Abstract

Several projects have tracked the movement of swimmers in pools using body worn inertial measurement units. In swimming, inertial sensing is subject to large amounts of drift and accumulated error which can only be corrected for after a complete length has been swum. In this article, we present a new method for tracking swimmers by detecting variations in the magnetic field caused by the structure of pools.

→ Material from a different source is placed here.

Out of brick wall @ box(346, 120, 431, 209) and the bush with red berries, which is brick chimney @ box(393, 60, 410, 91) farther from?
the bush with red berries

This method is complementary to inertial positioning, as it allows the direct extraction of position without requiring post-processing, and unlike inertial sensing which loses accuracy over time, magnetic field tracking becomes increasingly accurate towards the end of a length.

Highlights

  • Technology is commonplace in elite swim training and research, most commonly video capture, and body mounted inertial measurement units (IMUs) [1]–[5], tethering of swimmers to speed detector reels [6] and pools with embedded networks of sensors [7], [8]

  • IMUs have a major accessibility advantage in two respects, firstly, they are unobtrusive and can be used in public pool sessions, and secondly, inertial sensing suitable for sports analysis is widely available in the form of consumer smartphones [12]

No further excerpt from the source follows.